SET PROBLEM: Write out the entries, please, from the line containing "How far away from" through their final line, exactly and with nothing else.

GIVEN RECORDS:
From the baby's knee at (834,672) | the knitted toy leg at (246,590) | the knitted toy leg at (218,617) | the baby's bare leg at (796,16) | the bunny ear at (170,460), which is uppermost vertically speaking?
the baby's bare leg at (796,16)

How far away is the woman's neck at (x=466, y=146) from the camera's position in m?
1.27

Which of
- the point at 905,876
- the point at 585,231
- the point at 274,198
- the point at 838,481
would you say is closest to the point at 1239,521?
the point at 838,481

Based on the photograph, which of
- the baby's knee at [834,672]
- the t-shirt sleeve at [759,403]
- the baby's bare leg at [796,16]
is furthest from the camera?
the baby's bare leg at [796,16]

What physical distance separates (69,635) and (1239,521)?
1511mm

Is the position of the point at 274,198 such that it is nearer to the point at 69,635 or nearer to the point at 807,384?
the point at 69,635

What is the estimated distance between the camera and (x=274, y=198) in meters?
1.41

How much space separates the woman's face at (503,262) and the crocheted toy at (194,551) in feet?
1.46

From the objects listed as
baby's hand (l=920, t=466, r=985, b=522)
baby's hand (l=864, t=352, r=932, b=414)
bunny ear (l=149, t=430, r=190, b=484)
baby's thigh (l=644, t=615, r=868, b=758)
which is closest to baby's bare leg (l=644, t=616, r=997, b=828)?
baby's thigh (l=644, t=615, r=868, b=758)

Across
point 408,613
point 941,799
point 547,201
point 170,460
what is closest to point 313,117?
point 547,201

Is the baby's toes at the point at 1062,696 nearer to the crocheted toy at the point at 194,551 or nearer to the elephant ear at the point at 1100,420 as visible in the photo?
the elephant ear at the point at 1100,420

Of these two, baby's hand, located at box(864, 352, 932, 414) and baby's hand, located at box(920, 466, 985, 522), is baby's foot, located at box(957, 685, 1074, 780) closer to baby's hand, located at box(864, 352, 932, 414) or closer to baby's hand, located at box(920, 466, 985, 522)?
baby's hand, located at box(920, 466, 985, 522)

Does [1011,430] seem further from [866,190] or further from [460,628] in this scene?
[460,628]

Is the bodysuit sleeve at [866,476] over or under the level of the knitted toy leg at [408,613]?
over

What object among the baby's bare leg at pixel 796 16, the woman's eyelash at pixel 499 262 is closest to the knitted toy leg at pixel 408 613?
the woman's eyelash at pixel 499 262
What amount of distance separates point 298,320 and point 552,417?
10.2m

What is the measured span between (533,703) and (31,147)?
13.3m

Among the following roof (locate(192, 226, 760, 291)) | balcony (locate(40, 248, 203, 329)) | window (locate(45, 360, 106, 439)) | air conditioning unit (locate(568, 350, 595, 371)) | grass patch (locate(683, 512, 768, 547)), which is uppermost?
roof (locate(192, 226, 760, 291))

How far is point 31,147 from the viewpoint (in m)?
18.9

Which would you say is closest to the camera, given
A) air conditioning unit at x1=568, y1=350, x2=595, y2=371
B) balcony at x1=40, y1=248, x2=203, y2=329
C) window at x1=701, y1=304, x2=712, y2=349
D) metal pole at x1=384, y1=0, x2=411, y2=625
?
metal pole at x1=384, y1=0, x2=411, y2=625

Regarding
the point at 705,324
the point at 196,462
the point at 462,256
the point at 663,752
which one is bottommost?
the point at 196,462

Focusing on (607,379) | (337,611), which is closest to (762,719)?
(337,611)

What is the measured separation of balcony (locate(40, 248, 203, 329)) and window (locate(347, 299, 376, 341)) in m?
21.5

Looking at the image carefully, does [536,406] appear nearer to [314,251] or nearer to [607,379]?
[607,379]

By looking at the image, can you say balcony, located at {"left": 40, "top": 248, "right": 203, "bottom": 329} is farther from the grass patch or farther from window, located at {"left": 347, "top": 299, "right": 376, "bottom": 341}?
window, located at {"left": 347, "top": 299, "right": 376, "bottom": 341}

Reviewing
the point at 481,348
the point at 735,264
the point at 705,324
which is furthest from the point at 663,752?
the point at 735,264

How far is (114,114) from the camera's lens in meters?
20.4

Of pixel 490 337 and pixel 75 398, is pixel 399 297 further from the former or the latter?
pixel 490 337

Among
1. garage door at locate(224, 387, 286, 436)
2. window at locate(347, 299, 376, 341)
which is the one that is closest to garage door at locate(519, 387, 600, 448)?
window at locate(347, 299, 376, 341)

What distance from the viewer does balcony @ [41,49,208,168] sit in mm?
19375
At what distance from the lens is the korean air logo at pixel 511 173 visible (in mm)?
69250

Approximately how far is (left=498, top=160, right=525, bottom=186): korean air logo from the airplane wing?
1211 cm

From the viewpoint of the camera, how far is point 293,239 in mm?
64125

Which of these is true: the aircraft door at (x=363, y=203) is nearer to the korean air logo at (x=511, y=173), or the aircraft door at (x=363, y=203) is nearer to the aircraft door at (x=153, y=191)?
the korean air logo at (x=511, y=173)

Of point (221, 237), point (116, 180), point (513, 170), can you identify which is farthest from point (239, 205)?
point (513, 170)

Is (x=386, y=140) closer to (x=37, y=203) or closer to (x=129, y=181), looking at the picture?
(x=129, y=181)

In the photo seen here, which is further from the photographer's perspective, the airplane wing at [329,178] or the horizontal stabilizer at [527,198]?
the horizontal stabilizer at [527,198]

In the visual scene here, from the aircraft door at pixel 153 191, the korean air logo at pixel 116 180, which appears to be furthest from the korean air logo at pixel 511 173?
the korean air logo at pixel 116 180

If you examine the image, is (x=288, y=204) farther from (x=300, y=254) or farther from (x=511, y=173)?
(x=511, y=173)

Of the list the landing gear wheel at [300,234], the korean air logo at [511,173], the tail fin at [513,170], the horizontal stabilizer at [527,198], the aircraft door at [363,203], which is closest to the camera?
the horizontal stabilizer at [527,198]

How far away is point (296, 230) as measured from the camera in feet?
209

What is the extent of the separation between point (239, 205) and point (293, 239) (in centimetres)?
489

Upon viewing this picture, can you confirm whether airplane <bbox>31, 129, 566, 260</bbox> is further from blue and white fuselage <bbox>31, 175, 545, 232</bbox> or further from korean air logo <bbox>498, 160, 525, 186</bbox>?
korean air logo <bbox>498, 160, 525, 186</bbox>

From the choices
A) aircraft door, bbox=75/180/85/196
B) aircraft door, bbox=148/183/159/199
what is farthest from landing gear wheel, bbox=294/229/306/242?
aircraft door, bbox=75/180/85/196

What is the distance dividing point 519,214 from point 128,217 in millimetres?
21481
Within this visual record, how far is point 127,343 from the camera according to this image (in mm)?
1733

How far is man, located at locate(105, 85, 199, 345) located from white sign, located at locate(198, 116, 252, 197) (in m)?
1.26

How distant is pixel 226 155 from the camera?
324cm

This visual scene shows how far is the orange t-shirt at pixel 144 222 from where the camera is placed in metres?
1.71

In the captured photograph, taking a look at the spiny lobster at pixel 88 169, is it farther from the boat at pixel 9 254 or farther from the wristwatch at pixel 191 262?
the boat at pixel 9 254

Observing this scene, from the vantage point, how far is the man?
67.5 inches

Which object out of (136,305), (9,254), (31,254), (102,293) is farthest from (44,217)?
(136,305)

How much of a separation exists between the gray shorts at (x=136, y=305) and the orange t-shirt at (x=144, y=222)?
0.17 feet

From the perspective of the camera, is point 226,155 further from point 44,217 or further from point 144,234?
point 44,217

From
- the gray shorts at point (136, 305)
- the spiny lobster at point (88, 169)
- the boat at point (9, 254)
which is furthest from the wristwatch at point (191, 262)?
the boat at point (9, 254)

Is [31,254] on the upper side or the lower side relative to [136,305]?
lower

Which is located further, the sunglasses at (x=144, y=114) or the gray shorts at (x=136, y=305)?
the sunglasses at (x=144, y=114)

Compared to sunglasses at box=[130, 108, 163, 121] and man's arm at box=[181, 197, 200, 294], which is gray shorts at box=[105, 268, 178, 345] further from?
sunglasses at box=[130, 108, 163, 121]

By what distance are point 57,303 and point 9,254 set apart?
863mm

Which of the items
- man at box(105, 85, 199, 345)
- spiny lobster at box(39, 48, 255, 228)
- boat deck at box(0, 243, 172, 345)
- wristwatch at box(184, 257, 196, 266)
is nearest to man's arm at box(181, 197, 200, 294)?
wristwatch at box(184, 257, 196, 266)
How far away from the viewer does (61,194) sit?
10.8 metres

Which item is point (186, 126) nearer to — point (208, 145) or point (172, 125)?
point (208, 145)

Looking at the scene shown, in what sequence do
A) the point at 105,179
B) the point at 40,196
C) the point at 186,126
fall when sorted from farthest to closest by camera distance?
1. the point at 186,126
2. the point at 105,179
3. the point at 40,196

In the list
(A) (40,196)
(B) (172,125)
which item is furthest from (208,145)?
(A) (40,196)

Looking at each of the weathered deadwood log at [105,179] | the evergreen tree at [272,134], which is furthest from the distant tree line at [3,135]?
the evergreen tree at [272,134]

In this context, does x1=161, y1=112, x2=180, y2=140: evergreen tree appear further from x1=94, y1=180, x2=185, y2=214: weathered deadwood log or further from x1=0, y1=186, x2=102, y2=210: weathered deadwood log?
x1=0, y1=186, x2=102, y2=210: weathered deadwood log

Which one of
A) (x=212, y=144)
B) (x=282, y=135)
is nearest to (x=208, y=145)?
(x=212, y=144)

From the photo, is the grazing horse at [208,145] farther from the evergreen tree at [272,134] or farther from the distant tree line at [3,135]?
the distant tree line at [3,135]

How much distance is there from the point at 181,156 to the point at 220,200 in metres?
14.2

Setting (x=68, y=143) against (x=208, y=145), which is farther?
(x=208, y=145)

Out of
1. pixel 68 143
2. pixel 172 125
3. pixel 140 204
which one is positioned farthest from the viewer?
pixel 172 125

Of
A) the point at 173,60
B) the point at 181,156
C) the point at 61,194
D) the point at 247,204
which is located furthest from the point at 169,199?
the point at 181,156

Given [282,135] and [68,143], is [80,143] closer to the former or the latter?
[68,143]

EXPECTED ANSWER:
How far away from the viewer does (61,194) sit?
10.8 metres

Which item is point (186, 126) nearer to — point (208, 145) or point (172, 125)?
point (208, 145)

Looking at the scene shown, in what sequence do
A) the point at 105,179
B) the point at 40,196
C) the point at 186,126
fall when sorted from farthest to closest by camera distance?
1. the point at 186,126
2. the point at 105,179
3. the point at 40,196

In the list
(A) (40,196)
(B) (172,125)
which item is furthest from (208,145)?
(A) (40,196)

Looking at each of the weathered deadwood log at [105,179] | the evergreen tree at [272,134], which is furthest from the distant tree line at [3,135]?
the evergreen tree at [272,134]

In this context, does x1=161, y1=112, x2=180, y2=140: evergreen tree appear further from x1=94, y1=180, x2=185, y2=214: weathered deadwood log or further from x1=0, y1=186, x2=102, y2=210: weathered deadwood log?
x1=0, y1=186, x2=102, y2=210: weathered deadwood log

Which one of
A) (x=212, y=144)
B) (x=282, y=135)
is nearest to (x=208, y=145)?
(x=212, y=144)

From the photo, is the grazing horse at [208,145] farther from the evergreen tree at [272,134] or farther from the distant tree line at [3,135]?
the distant tree line at [3,135]

How much distance is there from the point at 181,156 to the point at 220,200 in metres?
14.2

Setting (x=68, y=143) against (x=208, y=145), which is farther?
(x=208, y=145)

Out of
1. pixel 68 143
2. pixel 172 125
3. pixel 140 204
which one is positioned farthest from the viewer?
pixel 172 125

Of
A) the point at 173,60
B) the point at 181,156
C) the point at 61,194
D) the point at 247,204
which is located furthest from the point at 169,199?
the point at 181,156

Given [282,135] and [68,143], is [80,143] closer to the former or the latter?
[68,143]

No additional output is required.